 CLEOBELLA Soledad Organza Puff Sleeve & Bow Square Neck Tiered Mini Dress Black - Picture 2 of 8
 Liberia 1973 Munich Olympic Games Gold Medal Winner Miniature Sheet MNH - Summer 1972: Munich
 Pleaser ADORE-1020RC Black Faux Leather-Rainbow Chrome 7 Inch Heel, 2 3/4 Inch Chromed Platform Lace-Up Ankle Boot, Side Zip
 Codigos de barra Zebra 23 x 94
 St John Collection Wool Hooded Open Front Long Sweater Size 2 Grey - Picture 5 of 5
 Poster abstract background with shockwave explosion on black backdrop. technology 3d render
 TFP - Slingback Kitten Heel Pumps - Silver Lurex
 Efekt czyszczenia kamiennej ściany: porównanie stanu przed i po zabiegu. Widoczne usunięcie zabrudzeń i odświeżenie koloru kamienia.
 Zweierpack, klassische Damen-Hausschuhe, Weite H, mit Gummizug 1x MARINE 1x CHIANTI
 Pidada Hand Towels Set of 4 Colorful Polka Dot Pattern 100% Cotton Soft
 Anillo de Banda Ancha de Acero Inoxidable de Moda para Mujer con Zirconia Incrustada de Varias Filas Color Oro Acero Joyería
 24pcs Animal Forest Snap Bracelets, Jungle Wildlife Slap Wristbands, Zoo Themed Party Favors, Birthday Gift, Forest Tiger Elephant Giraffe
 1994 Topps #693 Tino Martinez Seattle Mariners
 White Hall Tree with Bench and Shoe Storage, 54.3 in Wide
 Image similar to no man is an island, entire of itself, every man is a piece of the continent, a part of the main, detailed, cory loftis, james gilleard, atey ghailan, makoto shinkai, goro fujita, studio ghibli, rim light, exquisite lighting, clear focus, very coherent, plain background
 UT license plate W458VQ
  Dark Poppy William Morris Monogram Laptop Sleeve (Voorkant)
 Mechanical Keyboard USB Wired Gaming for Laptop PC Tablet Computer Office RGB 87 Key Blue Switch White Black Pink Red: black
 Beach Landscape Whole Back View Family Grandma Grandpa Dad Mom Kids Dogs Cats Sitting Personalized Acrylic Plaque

......

Instructions for the task —
Repeat precisely the lines of the data starting at the one containing "24pcs Animal Forest", last line included.

Response below —
 24pcs Animal Forest Snap Bracelets, Jungle Wildlife Slap Wristbands, Zoo Themed Party Favors, Birthday Gift, Forest Tiger Elephant Giraffe
 1994 Topps #693 Tino Martinez Seattle Mariners
 White Hall Tree with Bench and Shoe Storage, 54.3 in Wide
 Image similar to no man is an island, entire of itself, every man is a piece of the continent, a part of the main, detailed, cory loftis, james gilleard, atey ghailan, makoto shinkai, goro fujita, studio ghibli, rim light, exquisite lighting, clear focus, very coherent, plain background
 UT license plate W458VQ
  Dark Poppy William Morris Monogram Laptop Sleeve (Voorkant)
 Mechanical Keyboard USB Wired Gaming for Laptop PC Tablet Computer Office RGB 87 Key Blue Switch White Black Pink Red: black
 Beach Landscape Whole Back View Family Grandma Grandpa Dad Mom Kids Dogs Cats Sitting Personalized Acrylic Plaque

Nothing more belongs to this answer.